_Task 1_
Reproduce the passage of the data structures thread between "Succinct data structures" and "my late teens.", inclusive.
_Task 2_
Pick up the data structures thread after its final line and keep writing.

Succinct data structures are one of my favourites.

The idea that we can very cleverly pack a collection of information into a much smaller form, but you can query the compressed form with good computational complexity, and without unpacking the data you need to read is amazing.


See Steve Hanov's classic article on the topic: http://stevehanov.ca/blog/index.php?id=120


The Alias method: O(n) in space and O(1) biased number generator

https://en.wikipedia.org/wiki/Alias_method

Mind was utterly blown when I first understood the way this works in my late teens.


HyperLogLogs! They're extremely useful for cardinality count estimation, and support set operations.

https://en.m.wikipedia.org/wiki/HyperLogLog


Reddit’s engineering blog has a good article of how they put HyperLogLog to use https://www.redditinc.com/blog/view-counting-at-reddit


o Fractal Tree Index's are rather nifty as used in Tokudb engine. Basic gist is that you get the speed of Btree but your update are less painful.

_Supplied data_
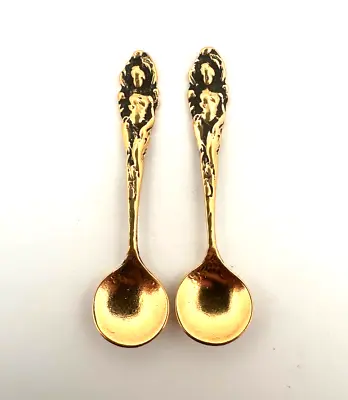18k Gold Plated Sterling Silver Mini Spoon Flatware Desse/Sugar-Salt Spoon/2 Set • $55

_Exercise result 1_
Succinct data structures are one of my favourites.

The idea that we can very cleverly pack a collection of information into a much smaller form, but you can query the compressed form with good computational complexity, and without unpacking the data you need to read is amazing.


See Steve Hanov's classic article on the topic: http://stevehanov.ca/blog/index.php?id=120


The Alias method: O(n) in space and O(1) biased number generator

https://en.wikipedia.org/wiki/Alias_method

Mind was utterly blown when I first understood the way this works in my late teens.

_Exercise result 2_
https://en.wikipedia.org/wiki/Fractal_tree_index http://www-db.deis.unibo.it/courses/TBD/Lezioni/mysqluc-2010...

o k-d tree for space partitioning, handy real world applications in mapping and gaming.

o Bloom Filters as you mention are great, always a handy one to know.


String tries are pretty fun if you need to implement auto completion. I spent some time implementing my own on one project and open sourced it. And then brought it in on a few more projects.

I've used bloom filters with in memory caches a few times.


I'll just sit here hoping that all of the above datatypes get a nice rust crate :)



My attention seems to to be attracted to perfect hash functions. They are typically used for stuff like keywords detection in parsers, but they are an interesting concept, that should be possible to extend to much more.



So it’s not snazzy, but I also wrote Objective-C a long time without knowing about NSPointerArray.

Among other things, it can store nil values, which if you’ve written any Cocoa apps, is an all too common way to crash your software.


Linked list but where each entry in the list is fixed size array. O(1) inserts into the array. If the array fills you split it into two in the linked list. Amortizes the cost of traversing list pointers.


Not crazy obscure, but half-edge mesh data structures are super cool to me.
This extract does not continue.